Mythology, history, and Roman culture all still captivate the students. But not Latin itself. They catch a sense of my unbridled enthusiasm for Classics. But they do not catch that enthusiasm themselves. I often return home depressed that, because of my pedagogical limitations, my own highly-charged and passionate teaching does little more for the students than the sit-at-your-desk-and-watch-football pedagogy so rigorously and assiduously applied by the coaches on campus. Only one of my students has gone on to study Classics in college, and even the best have laughed when I suggested that they may want to hold on to their Latin dictionaries after high school so that they can keep reading.
Perhaps my perspective is fundamentally flawed. Almost all Classicists took Latin in school somewhere, but that in no way implies that all people who took Latin in school wanted to become Classicists. I try to remember that there is a disparity in experience between my role in the classroom, where I am doing what seems to me the most important thing in the world, and the students’ role, which is simply to make it through one of seven courses for the day in the pursuit of grades and credit certifying them for the next stage in their lives.
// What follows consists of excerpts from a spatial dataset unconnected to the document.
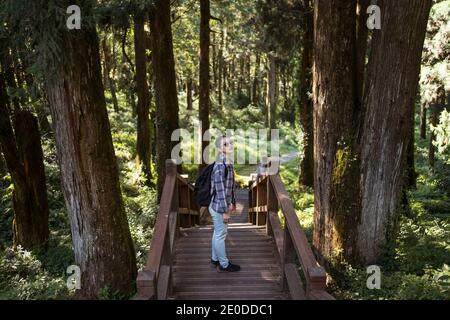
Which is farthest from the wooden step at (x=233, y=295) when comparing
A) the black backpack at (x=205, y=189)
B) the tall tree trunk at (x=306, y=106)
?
the tall tree trunk at (x=306, y=106)

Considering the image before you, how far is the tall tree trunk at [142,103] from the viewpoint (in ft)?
53.9

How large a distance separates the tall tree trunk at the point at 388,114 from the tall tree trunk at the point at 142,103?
11.7 meters

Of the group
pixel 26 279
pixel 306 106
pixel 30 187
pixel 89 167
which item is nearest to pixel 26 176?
pixel 30 187

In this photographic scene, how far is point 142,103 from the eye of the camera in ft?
54.9

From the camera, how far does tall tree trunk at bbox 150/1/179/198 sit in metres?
11.9

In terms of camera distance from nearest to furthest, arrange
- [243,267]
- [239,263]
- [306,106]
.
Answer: [243,267] < [239,263] < [306,106]

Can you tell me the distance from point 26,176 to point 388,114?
7.99 meters

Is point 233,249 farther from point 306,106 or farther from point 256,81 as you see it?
point 256,81

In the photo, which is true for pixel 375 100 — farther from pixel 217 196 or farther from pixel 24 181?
pixel 24 181

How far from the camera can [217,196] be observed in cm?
640

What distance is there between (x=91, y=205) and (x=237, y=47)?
34.3 metres

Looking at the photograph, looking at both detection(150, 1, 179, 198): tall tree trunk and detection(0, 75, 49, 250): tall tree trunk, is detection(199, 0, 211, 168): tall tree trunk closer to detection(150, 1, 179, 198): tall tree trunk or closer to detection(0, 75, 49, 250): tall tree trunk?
detection(150, 1, 179, 198): tall tree trunk

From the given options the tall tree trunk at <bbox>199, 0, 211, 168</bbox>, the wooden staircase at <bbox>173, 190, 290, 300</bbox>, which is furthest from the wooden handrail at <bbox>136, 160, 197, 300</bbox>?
the tall tree trunk at <bbox>199, 0, 211, 168</bbox>

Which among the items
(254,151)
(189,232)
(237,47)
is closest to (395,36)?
(189,232)
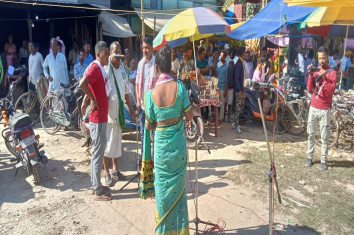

I have begun to get away from thinking that every student in my class needs to learn Latin. Some of them simply do not put in the time to make anything meaninful out of any of the texts. I could of course simply give them a failing grade, but this would compound the problem of having wasted my own time by wasting their time too. Recently, for those students whose averages are regularly well below 70, I have assigned essays on Roman history/culture, Classical myth, and even Classical reception. One student is inordinately fascinated with dictatorships, so he is now writing an essay on the use of Roman history and symbols under Mussolini’s fascist rule. Another student is reading Plautus in translation and writing a comparative appraisal of Roman comic tropes with those of contemporary Hollywood comedies. I wish that they were doing actual Latin, but at this point (second semester of the second year), it seems clear that they can/will not. Perhaps a better teacher could make it happen through sheer force of will, and perhaps this compromise is more reflective of my limitations than theirs.
It may be that one of these students will be interviewed on Itinera twenty years from now, and they will concede that though they didn’t care much for Latin itself in highschool, they gave it a second shot in college and became experts on Martianus Capella or something similarly recondite. Perhaps they will at least, in later life, look back upon the time in my classroom as well spent and pick up a translation of Tacitus to better understand our own time. My impact on the field and on the world may always be entirely negligible, but I am at least happy that for a few hundred hours of these students’ lives, I get to share with them what I love.